この道はとにかく直進性を追及しており、地形を割と無視している。とくにひどいと感じたのが琵琶峠という場所だ。少し南に迂回すれば高低差のない道になったものを、なぜか急坂を歩かせてくる。ただ当時から「歩きにくい」という感覚は持たれていたようで、十三峠をとおる中山道ではなく、中街道と呼ばれる南回りの平坦なルートがよく歩かれていたようだ。地形を無視して直線で街を構成した名古屋の町割りと、同じ空気を感じる。中京圏の文化なのだろうか。

アップダウンを無視して直進する

togetter.com

というようにあまり歩きやすい道ではないが、そのおかげでこの区間中山道のなかで最も、というか五街道のなかで最も当時の雰囲気を残している場所である。ほかの場所では多くが失われている一里塚や石畳が大量に残っているのだ。谷間の小さな集落を繋いでいく感じは、熊野古道とも非常によく似ている。過去を偲ぶ街道歩きにとても適した区間なのは間違いないだろう。

石畳が残る道が多い

そんないい区間がなぜ有名ではないのか。それはあまりにも整備されていないためであると考えられる。宿泊場所やエスケープがほとんどなく、歩くハードルがとにかく高いため、観光地としてアピールすることができないのだろう。
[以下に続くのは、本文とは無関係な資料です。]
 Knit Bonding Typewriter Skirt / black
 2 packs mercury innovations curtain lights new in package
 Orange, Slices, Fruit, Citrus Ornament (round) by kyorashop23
本当につらい場所はもはや人が来ない。2日目の十曲峠もそうだが、人が来ないと難所の認知度と実態が合わなくなるようだ。山で本当に危ない場所は写真を撮る余裕もなくなるため、情報が減るのと同じ理屈であろう。大変とか危険という情報がある時点で人は行けているのでそこそこ安全であり、本当に難易度が高い場所は情報すら出てこない。難易度が高い課題は自分で見つけるしかないのだ。

谷間の小さな集落を通り抜けていく

雰囲気がいい道ではあるものの、やはりアップダウンが大きくつらい道でもあり、恵那から御嵩まではたっぷり7時間かかった。御嵩の町に出たときにはもう夕方になっていた。あとは行けるところまで進み、この日は鵜沼で終了とした。鵜沼に着く直前の「うとう峠」が一瞬山道になるのだが、そこで暗い藪の中から正体不明の獣に唸られてとても怖かったくらいで、あとは順調であった。